Newbie Interested In Quantified Self: Also Looking for Personal Data Set Examples

Hi everyone - I’m currently a college student majoring in engineering. And, recently a couple friends and I started realizing how much data we passively collect using Apps (such as SleepCycle, RunKeeper, Spotify, MyFitnessPal, Wunderlist etc.) and how useful it could be to link all this data to manual inputs such as happiness, stress, and productivity for the day. Well it turns out we weren’t the first to think of this because this whole QS community already exists :smiley: .

Anyways we wanted to make a free web app at my schools hackathon next weekend. This web app would be a tool for users to find predictions and correlations among their personal data. (Useful for people who aren’t stat or compsci gurus).

The problem is we only have a few weeks of data that we’ve collected, so I was wondering if anyone here would be willing to share their personal data (or a subset of their personal data) so that we could have a larger data set to test our tool on. (All data would be kept totally anonymous and we would delete it after the hackathon.) You’d also get our analysis results of your data.

Also even if you don’t have data to share advice is also welcome!

Lastly, would this tool be useful? Because I couldn’t find a similar tool when I looked around.
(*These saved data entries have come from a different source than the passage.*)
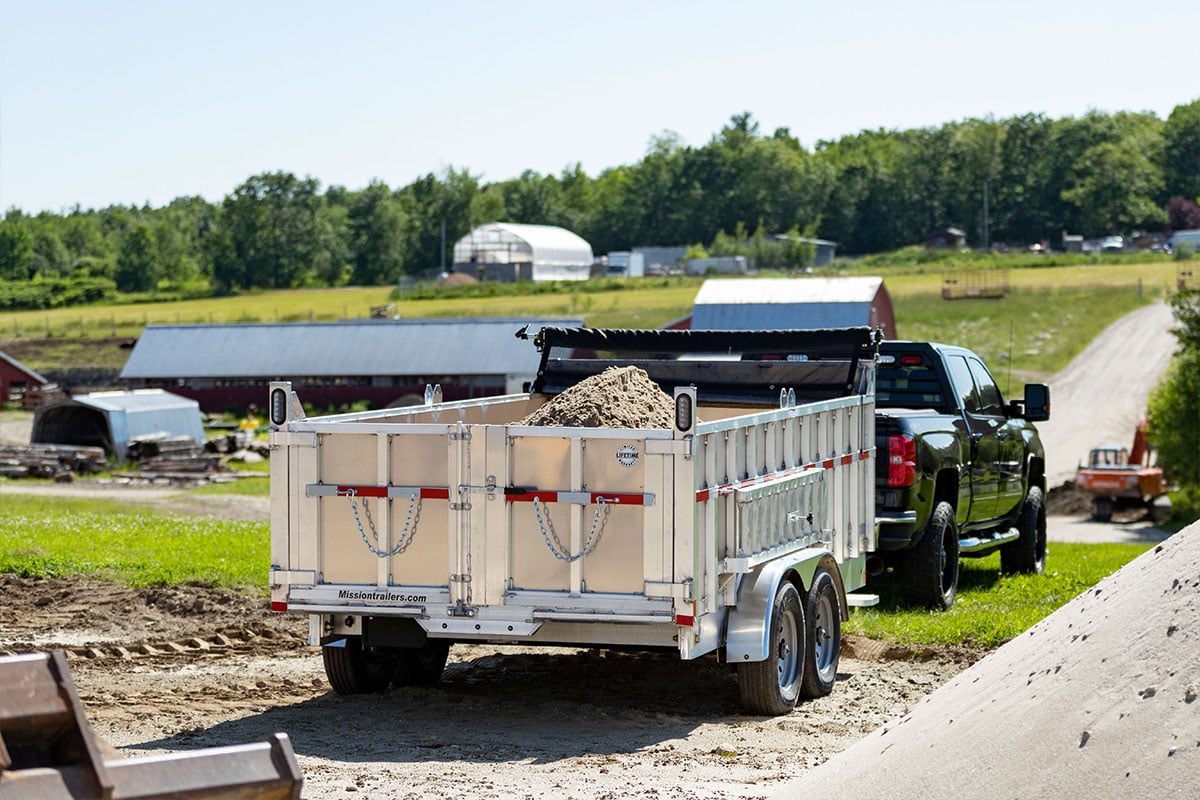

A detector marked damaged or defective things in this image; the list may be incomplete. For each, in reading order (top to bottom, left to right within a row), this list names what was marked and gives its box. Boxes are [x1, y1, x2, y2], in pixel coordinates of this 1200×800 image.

rusty bucket attachment [1, 652, 300, 796]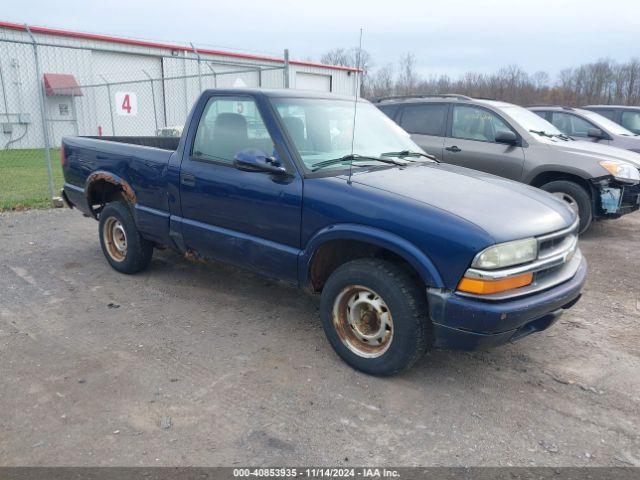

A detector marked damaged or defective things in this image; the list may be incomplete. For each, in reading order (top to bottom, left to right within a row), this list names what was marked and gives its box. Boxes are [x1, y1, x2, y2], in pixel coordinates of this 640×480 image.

cracked asphalt [0, 209, 636, 464]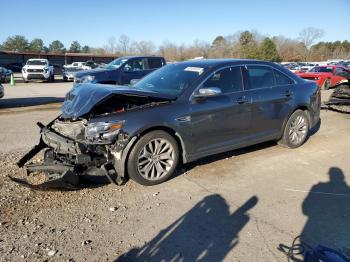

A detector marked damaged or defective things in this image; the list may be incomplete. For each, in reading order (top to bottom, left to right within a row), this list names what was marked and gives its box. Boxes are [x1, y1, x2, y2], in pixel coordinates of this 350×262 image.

broken headlight [85, 121, 123, 141]
damaged gray sedan [17, 59, 322, 186]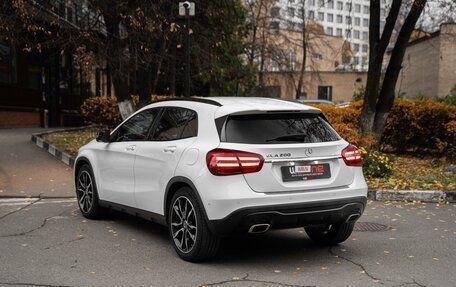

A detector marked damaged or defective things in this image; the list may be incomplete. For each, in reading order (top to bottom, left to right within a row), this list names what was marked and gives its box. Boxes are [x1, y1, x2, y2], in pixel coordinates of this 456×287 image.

pavement crack [0, 198, 41, 220]
pavement crack [0, 209, 65, 238]
pavement crack [328, 246, 382, 284]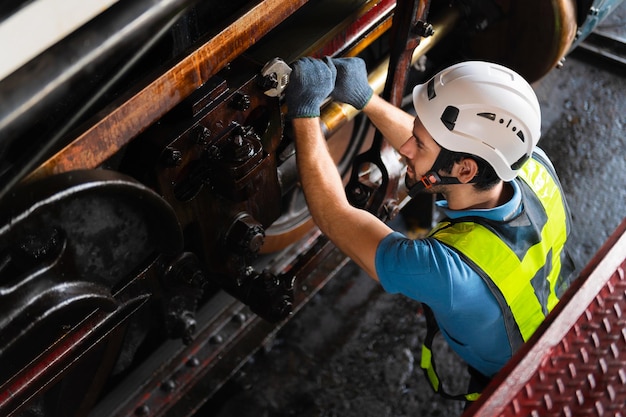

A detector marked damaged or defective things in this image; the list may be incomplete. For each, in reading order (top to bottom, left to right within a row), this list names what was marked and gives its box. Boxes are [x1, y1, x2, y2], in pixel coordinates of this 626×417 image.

rusty metal surface [466, 218, 624, 416]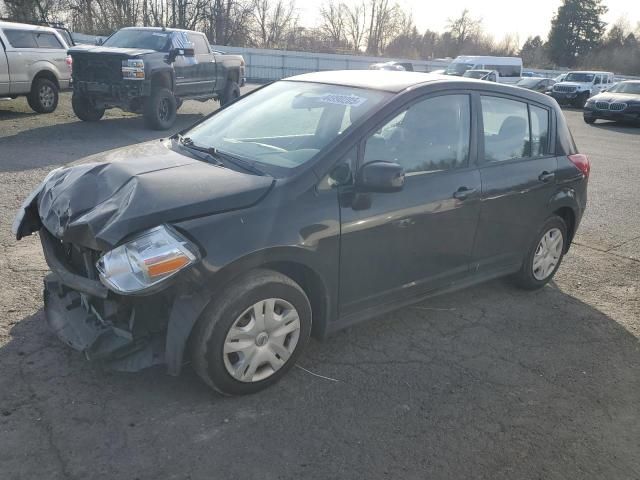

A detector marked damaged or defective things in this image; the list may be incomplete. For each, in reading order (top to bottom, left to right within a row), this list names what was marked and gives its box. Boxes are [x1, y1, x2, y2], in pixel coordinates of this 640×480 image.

exposed headlight [120, 59, 144, 79]
exposed headlight [95, 225, 198, 292]
broken hood [30, 141, 276, 249]
damaged black hatchback [11, 71, 592, 394]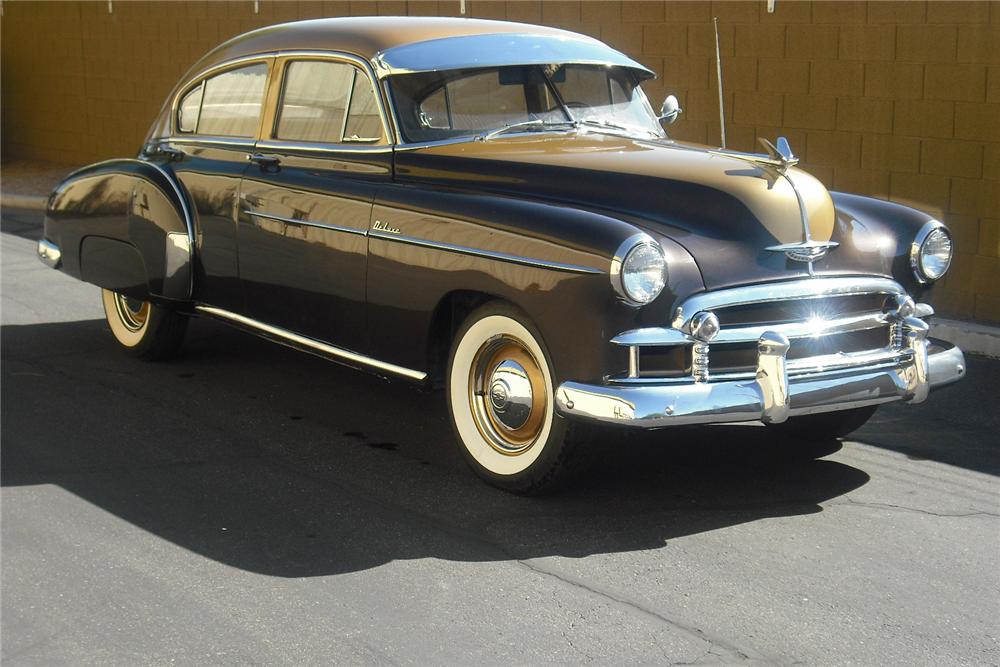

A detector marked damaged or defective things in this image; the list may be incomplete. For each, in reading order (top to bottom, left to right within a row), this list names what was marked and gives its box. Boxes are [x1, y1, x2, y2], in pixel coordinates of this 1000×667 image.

cracked pavement [5, 207, 1000, 664]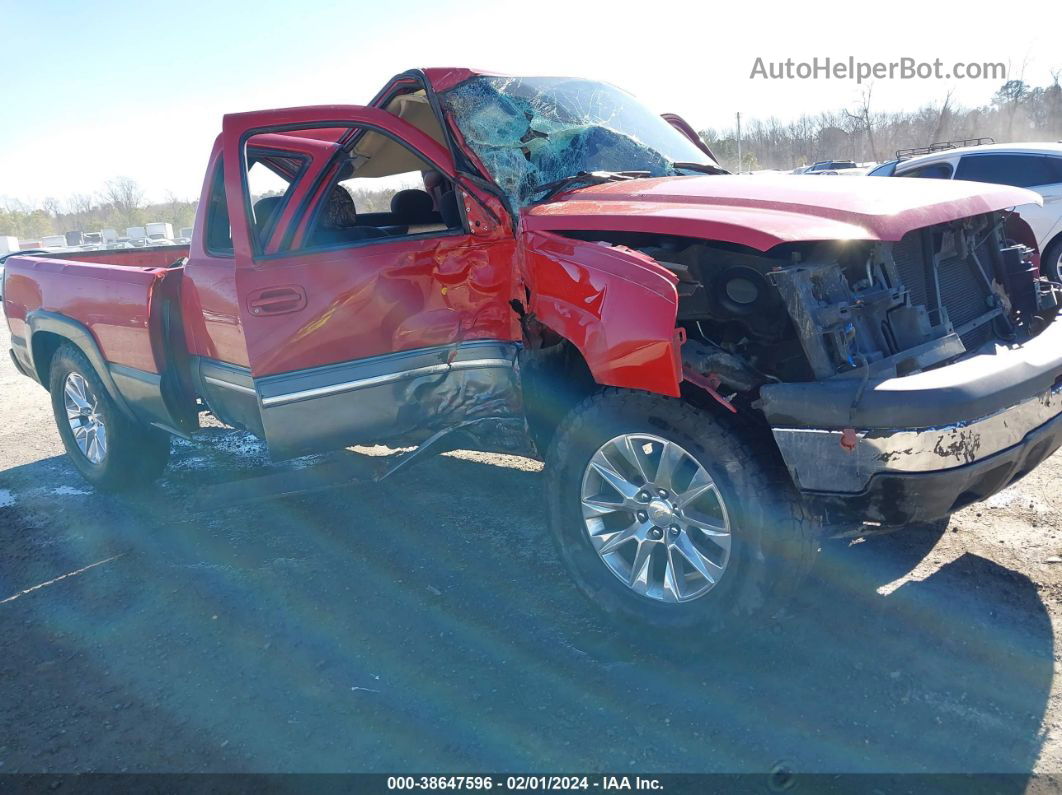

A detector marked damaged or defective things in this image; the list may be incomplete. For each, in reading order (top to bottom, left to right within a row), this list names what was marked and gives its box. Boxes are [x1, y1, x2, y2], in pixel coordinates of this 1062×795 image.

shattered windshield [435, 75, 717, 205]
broken glass [439, 75, 722, 208]
crumpled hood [518, 176, 1040, 251]
crushed truck cab [2, 69, 1062, 636]
damaged front end [628, 214, 1062, 530]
There are a lot of apps that graph personal data but couldn’t find any that would do stat analysis on personal data from multiple sources.

Thanks
Josh McMenemy

For a hackathon, I’d suggest using Human API.

What do you mean by “do stat analysis”?

Here are a few services that aggregate health and fitness data so you can do something useful with it: https://zenobase.uservoice.com/knowledgebase/articles/360890-how-does-zenobase-compare-to-other-services

Thanks for the Human API tip that looks like it could be useful!

By ‘stat analysis’ I mean finding correlations and predictors to a variable of interest, such as happiness or productivity, from personal data (and taking into account the influence of other variables so your not just running correlations between two variables in isolation). Or comparing subset means, such as comparing total avg sleep quality to avg sleep quality when you also exercised that day.